In [39]:
from sklearn.preprocessing import StandardScaler
from imblearn.over_sampling import SMOTE
import numpy as np
import pandas as pd
import sys
from model import NLTK_Binary_Classifier
from sklearn.model_selection import train_test_split
import os 

In [40]:
df = pd.read_csv('data/raw/small.csv')

In [41]:
""" Declare categorial and numerical features. Filter df down to these features and 
    case_id and target 
"""

# Read in variables from features.csv, which contains the categorical and numerical features
f_df = pd.read_csv('data/features.csv')
cat_f = f_df[f_df['type'] == 'categorical']['name'].tolist()
num_f = f_df[f_df['type'] == 'numerical']['name'].tolist()
target = f_df[f_df['type'] == 'target']['name'].tolist()
print(f'my target is {target}')
display(f"categorical features: {cat_f}")
display(f"numerical features: {num_f}")
col_to_keep = target + cat_f + num_f
df = df[col_to_keep]
print(f"df columns: {df.columns}")
# df.to_csv('test/TEST0.csv', index=False)

# FILL IN MISSING VALUES
# For categorical variables, take the most recent value
for col in cat_f:
    try: 
        common_val = df[col].value_counts().idxmax()
    except ValueError: 
        common_val = 0
    df[col] = df[col].fillna(common_val)

# FILL IN MISSING VALUES
# round to 2 decimal places. Replace missing numerical values with the mean
df.loc[:, num_f] = df[num_f].round(2)
df.loc[:, num_f] = df[num_f].fillna(df[num_f].mean())
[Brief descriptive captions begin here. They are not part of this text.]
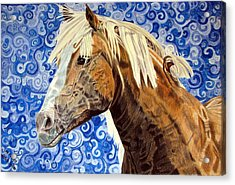 Acrylic Print featuring the drawing Fiosa by Melita Safran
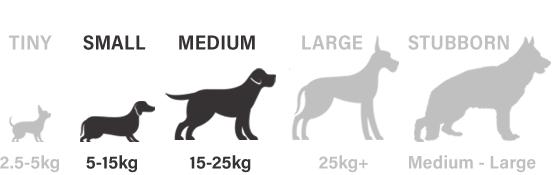 small, medium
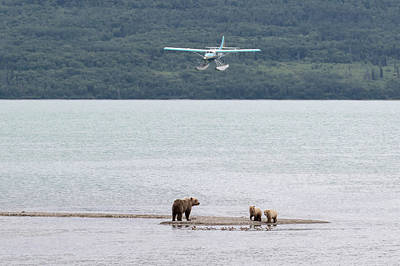 Photograph - Classic Katmai by Phil Stone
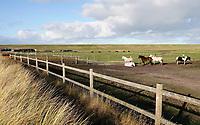 Nederland - Camperduin aan Zee - 2019 .  De kustlijn werd hier lange tijd gedomineerd door de Hondsbossche Zeewering; een 5,5 km lange verharde dijk die het land beschermde tegen de zee. In 2015 ging het gebied geheel op de schop. Het strand en de duinstrook zijn verbreed. Paarden achter de dijk.     Foto Berlinda van Dam / Hollandse Hoogte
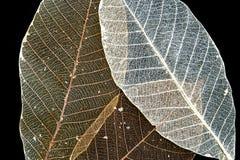 干橡胶树骨骼叶子 免版税库存图片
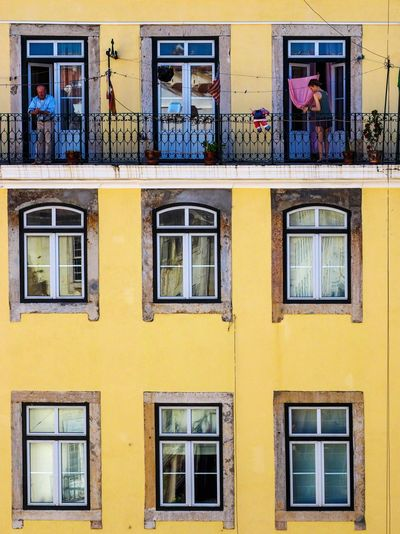 Window Building Exterior Yellow Architecture Built Structure Outdoors Residential Building Day No People City Lisbon Lisboa Portugal Olympus Mirrorless Candid Streetphotography Framed The Architect - 2017 EyeEm Awards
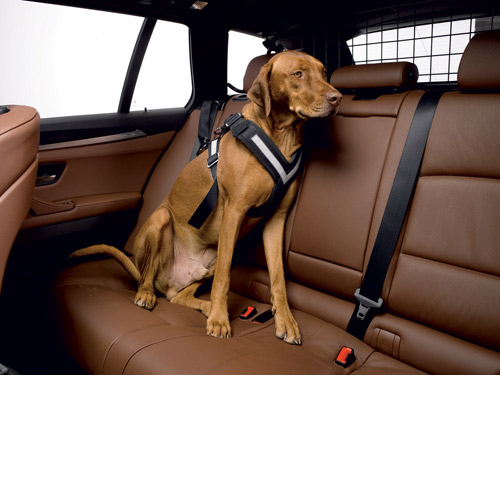 All Safe Dog Harness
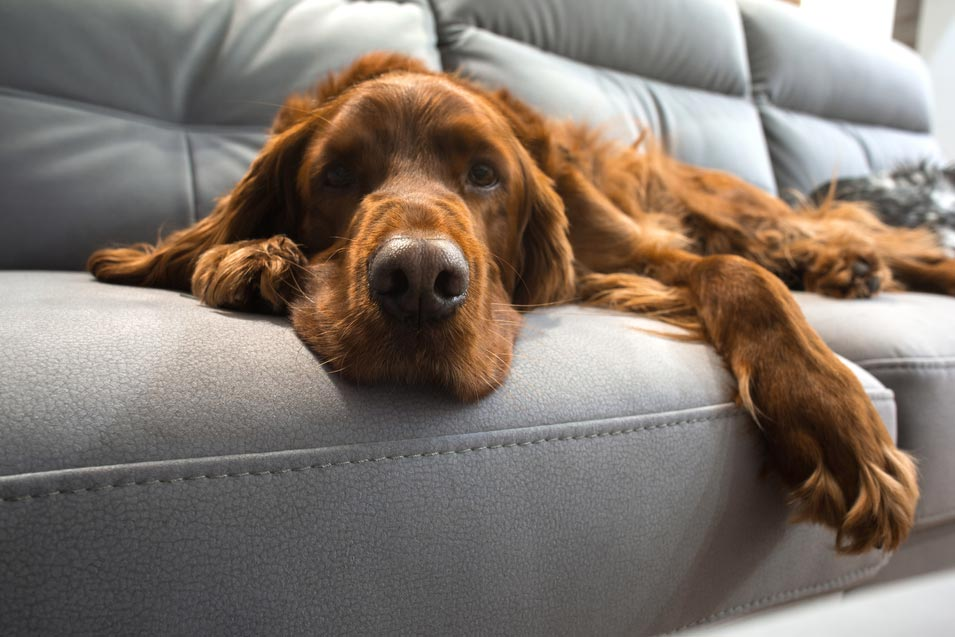 Picture of a dog relaxing on a leather sofa
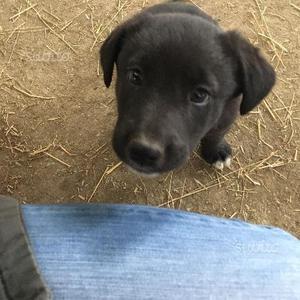 Regalo cucciolo meticcio di due mesi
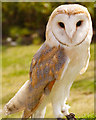 SD5705 : Barn Owl by David Dixon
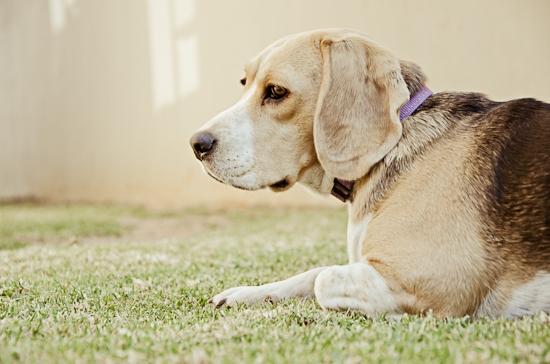 dog-photographer-westrand-5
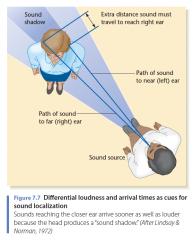 intensiteit tussen de oren.   Voor hoge frequenties met een golflengte korter dan de breedte van het hoofd, creëert het hoofd een geluidschaduw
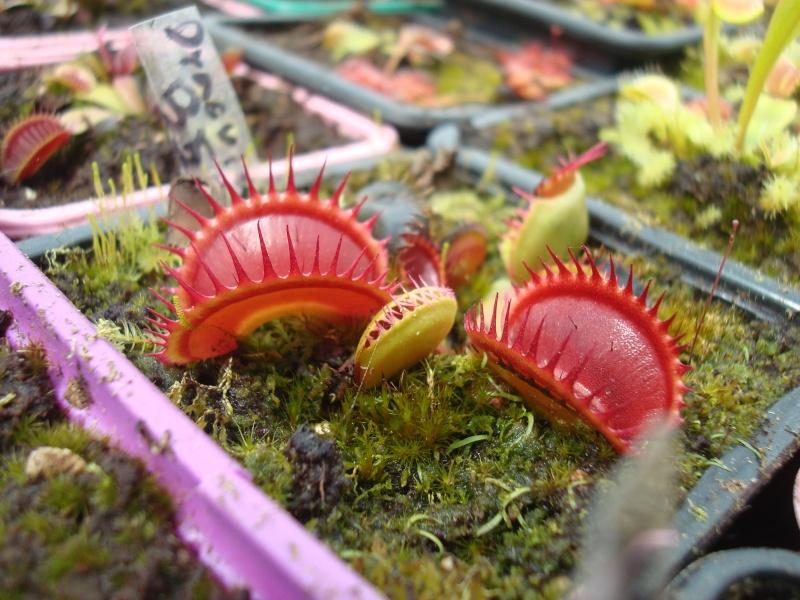 Suivi semis et germination Dionaea [Ted82] - Page 10 Dsc02414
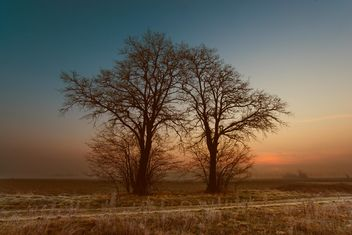 Landscape with trees at sunset - Free image #338565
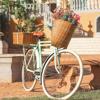Imagem de Bicicleta Vintage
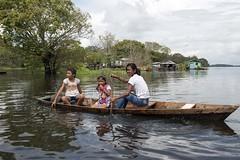 _TEF5692 (Edson Grandisoli. Natureza e mais...) Tags: rio menina madeira canoa remo amaznia remando ribeirinha regionorte jovemcabocla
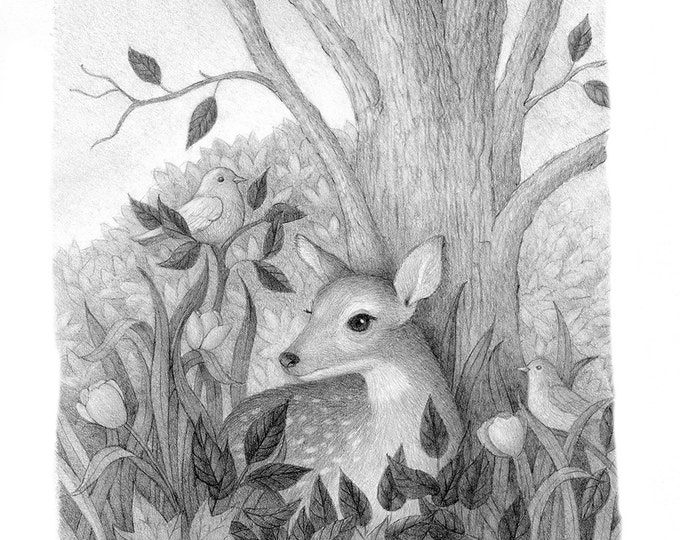 Deer Drawing Black and White Pencil Nature Doe Bird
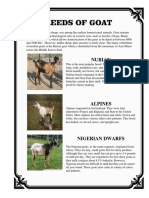 Breeds of Goat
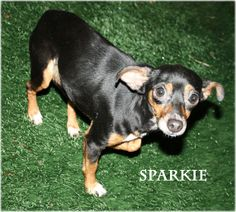 #WASHINGTON ~Sparkie is a Miniature Pinscher / Chi mix & another nice girl !  She's friendly, gets along great with the other dog sharing her kennel & is in need of a loving #adopter / #rescue at SOUTH PACIFIC COUNTY HUMANE SOCIETY  330 2nd St NE  #LongBeach WA 98631  humane@reachone.com  Ph 360-642-1180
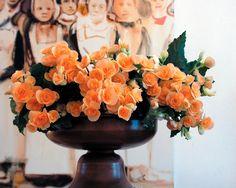 Pastel oranjekleurige Begonia.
# For missing target values, drop the row
df = df.dropna(subset=target)
# change the dtype of target to 8-bit integer
df[target] = df[target].astype(np.int8)

# one-hot encode the categorical variables
df = pd.get_dummies(df, columns=cat_f, dtype=np.int8)

# standardize the continuous variables
scaler = StandardScaler()
df[num_f] = scaler.fit_transform(df[num_f]) 

# Save the processed dataframe 
df.to_csv('data/processed/processed.csv', index=False)

my target is ['ARR_DEL15']


"categorical features: ['MONTH', 'OP_CARRIER_AIRLINE_ID', 'ORIGIN_AIRPORT_ID', 'DEST_AIRPORT_ID']"

"numerical features: ['DEP_DELAY', 'TAXI_OUT', 'DISTANCE']"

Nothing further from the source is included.